Summarize the text below about Sripuram and Kumbapettai in three sentences.
Segment Start: PAGE TEXT
Sripuram's agraharam, which was established in the mid-nineteenth century, consists of one street parallel to the main road; on the other side of the road runs the river Kaveri. The agraharam street is longer than Kumbapettai's and the houses, also arranged in rows on each side, are mostly bigger; in 1961–62, there were ninety-eight houses, of which ninety-two were occupied by 341 Brahmans. Vadagalai Sri Vaishnavas (Aiyangars) made up over half the population, with the rest belonging to range of mainly Smarta subcastes, including Telugu Brahmans. A Vishnu temple stands at one end of the agraharam; not far away, but beyond the Brahman street, are an impressive, ancient Shiva temple beside the main road and the village goddess's temple. Behind the agraharam, away from the road, lies the non-Brahman area, where 688 people from twenty-six separate castes and subcastes lived, and beyond it are the ceris inhabited by 332 Pallars and thirty-nine others from three separate Adi Dravida castes. In the past, Sripuram's Brahmans—together with one family related to the former Maratha rulers of Tanjore—owned almost all the land and some of them had been very wealthy mirasidars. By the 1960s, many Brahmans had emigrated to towns and cities; some landowners rented out their land to non-Brahman tenants, but many sold it.
The Hierarchy of Caste and Class
On Tamil New Year's Day in mid-April 1952, Gough watched the celebrations to mark the beginning of the agricultural year in Kumbapettai. In the evening, all the Brahman mirasidars assembled in front of Rama's temple at the end of the agraharam street. The ritual in the temple was paid for each year in turn by one Brahman family group, whose members were all expected to be present, along with their non-Brahman tenants and laborers, who had to stand outside the temple gates. No Adi Dravidas were invited because they were not allowed to enter the agraharam. A Brahman temple priest performed worship for Rama and his consort Sita before images of the god and goddess were taken in procession up and down the agraharam. When they had returned to the temple, the most senior domestic priest, who was also a landlord, read out the almanac for the new year in Sanskrit and Tamil, and concluded by worshipping Vinayaka (Ganesa), the god of beginnings and obstacles. Later in the evening, another ritual took place at the temple beside the main road dedicated to the village goddess, Uridaichiyamman (Uritaicciyamman), who looks after Kumbapettai and its people. This ritual, which had been started seven years earlier by the Brahman president of the local council or panchayat, was paid for by the non-Brahman village headman. The temple's non-Brahman priest performed worship for the goddess and various minor deities, and then waved before them a flaming candelabra, brought from Rama's temple by his priest. Some of the village's most prominent Brahmans, with their wives and children, sat next to the goddess's shrine, while leading non-Brahmans and their families stood at the back. When the ritual had finished, the headman distributed food, first to the Brahmans who got most of it and afterward to the non-Brahmans. Once again, Adi Dravidas were not invited.
Segment End: PAGE TEXT
Segment Start: STUDY MATERIAL
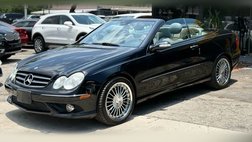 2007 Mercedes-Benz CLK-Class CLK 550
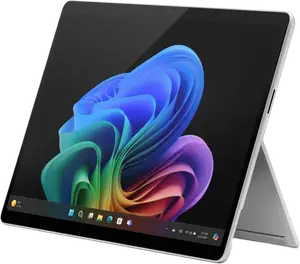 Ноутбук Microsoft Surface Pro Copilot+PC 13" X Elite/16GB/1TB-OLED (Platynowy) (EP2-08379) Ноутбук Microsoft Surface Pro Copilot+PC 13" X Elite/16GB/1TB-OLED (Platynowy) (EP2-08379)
Segment End: STUDY MATERIAL
Segment Start: STUDY MATERIAL
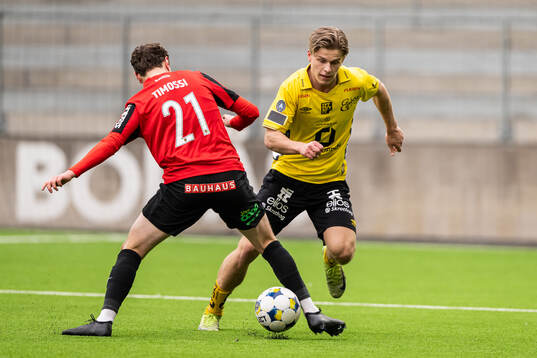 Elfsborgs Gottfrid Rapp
Segment End: STUDY MATERIAL
## SOLVED EXERCISE
In 1961–62, Sripuram's agraharam, a single street of ninety-eight houses, was home to 341 Brahmans, over half of them Vadagalai Aiyangars, with a non-Brahman area behind it and Adi Dravida ceris beyond that. Sripuram's Brahmans once owned almost all the land, but by the 1960s many had emigrated to towns and cities and had rented out or sold their land. On Tamil New Year's Day in 1952, Gough watched rituals in Kumbapettai at Rama's temple and at the village goddess's temple, where non-Brahmans stood apart from the Brahmans and received food after them, and Adi Dravidas were not invited.